> **Information provided**:
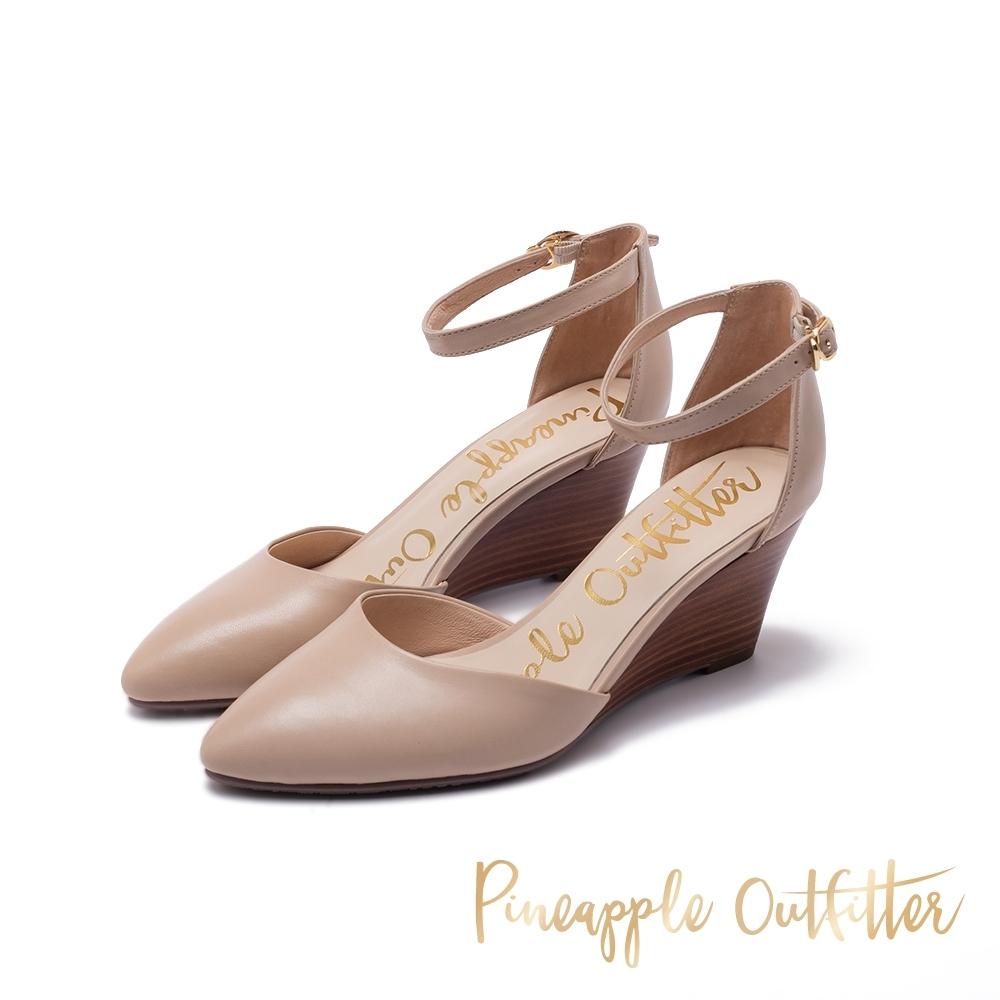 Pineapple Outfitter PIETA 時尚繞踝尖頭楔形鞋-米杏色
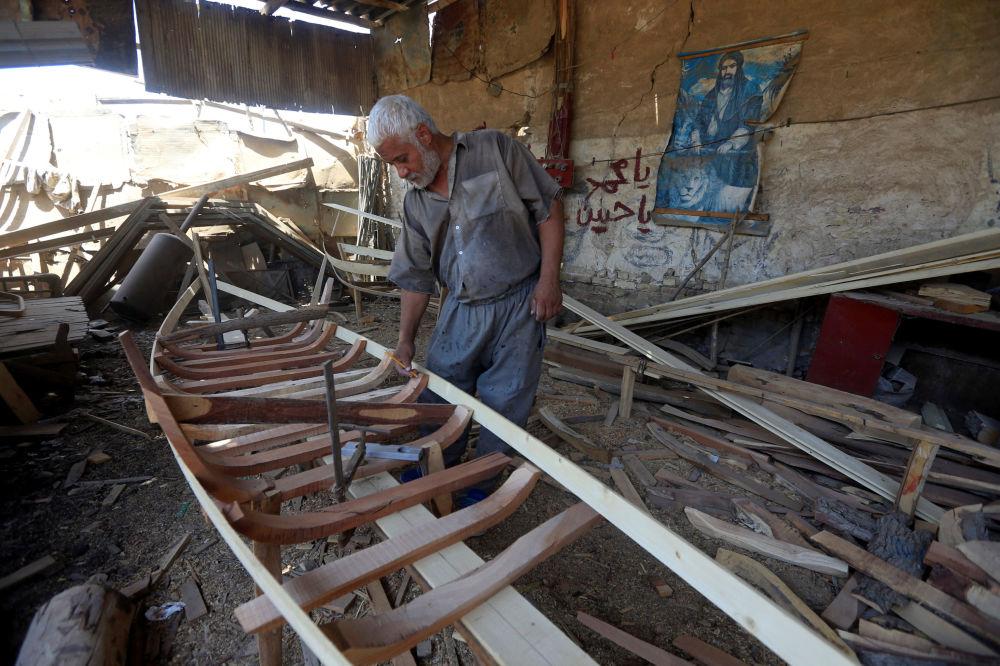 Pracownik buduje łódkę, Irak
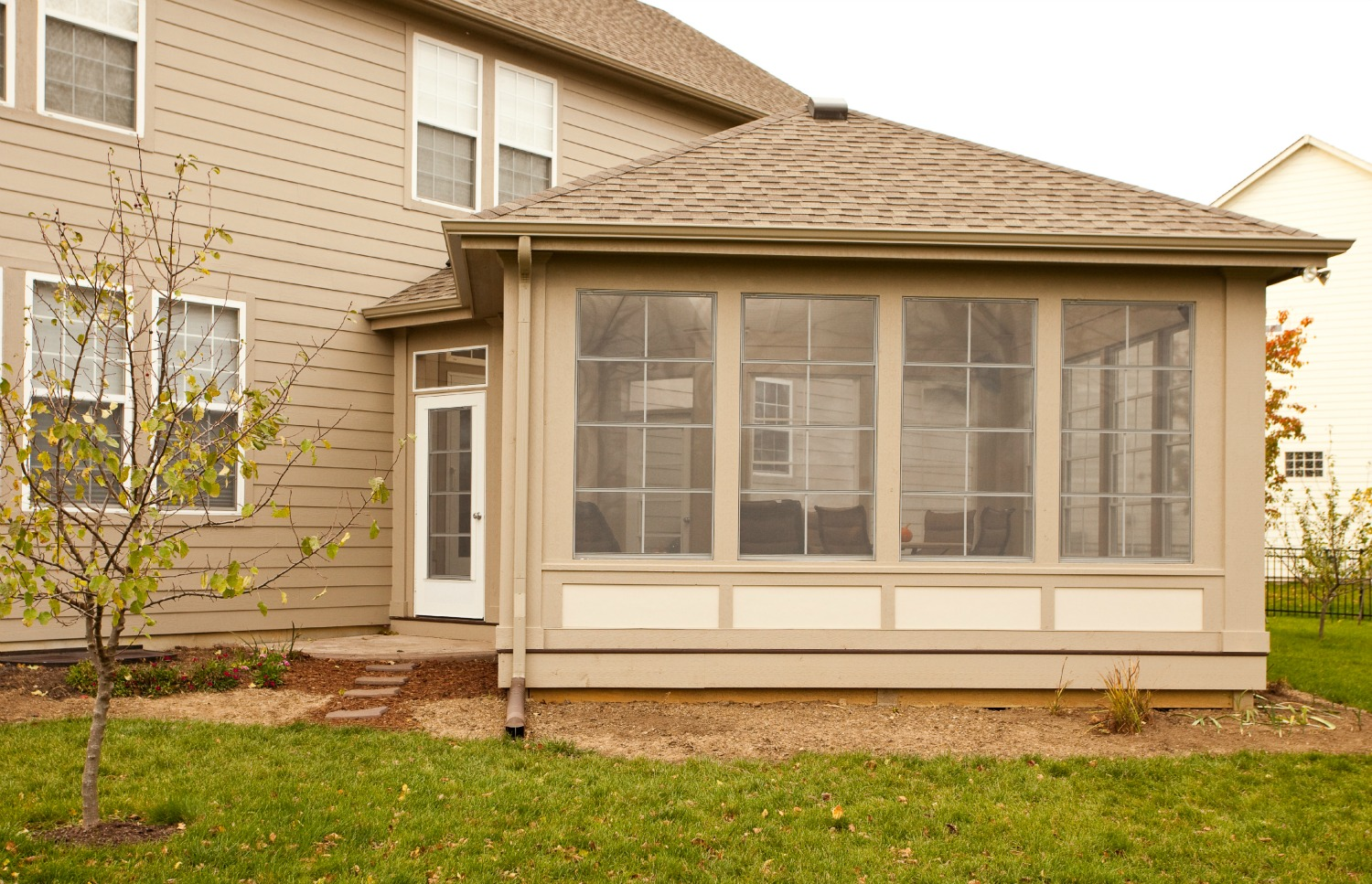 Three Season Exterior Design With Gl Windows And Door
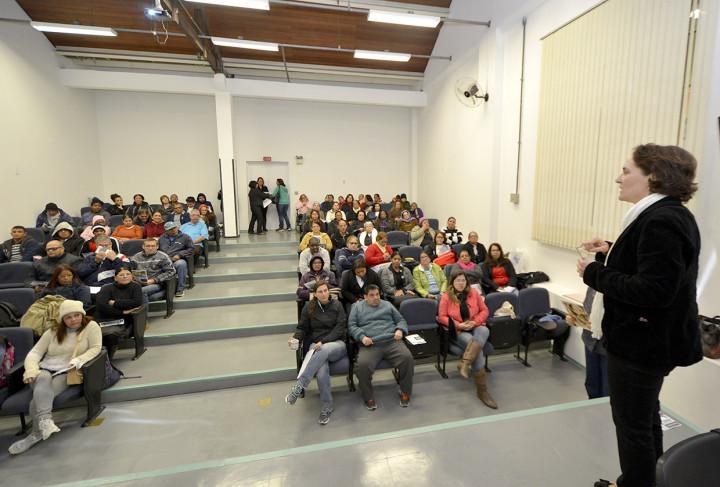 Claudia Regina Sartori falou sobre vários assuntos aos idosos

> **Your objective**: From the line containing "Pracownik buduje łódkę, Irak" through the last line of the material above, write out each line exactly, leaving aside all pictures.

> **Result below**:
 Pracownik buduje łódkę, Irak
 Three Season Exterior Design With Gl Windows And Door
 Claudia Regina Sartori falou sobre vários assuntos aos idosos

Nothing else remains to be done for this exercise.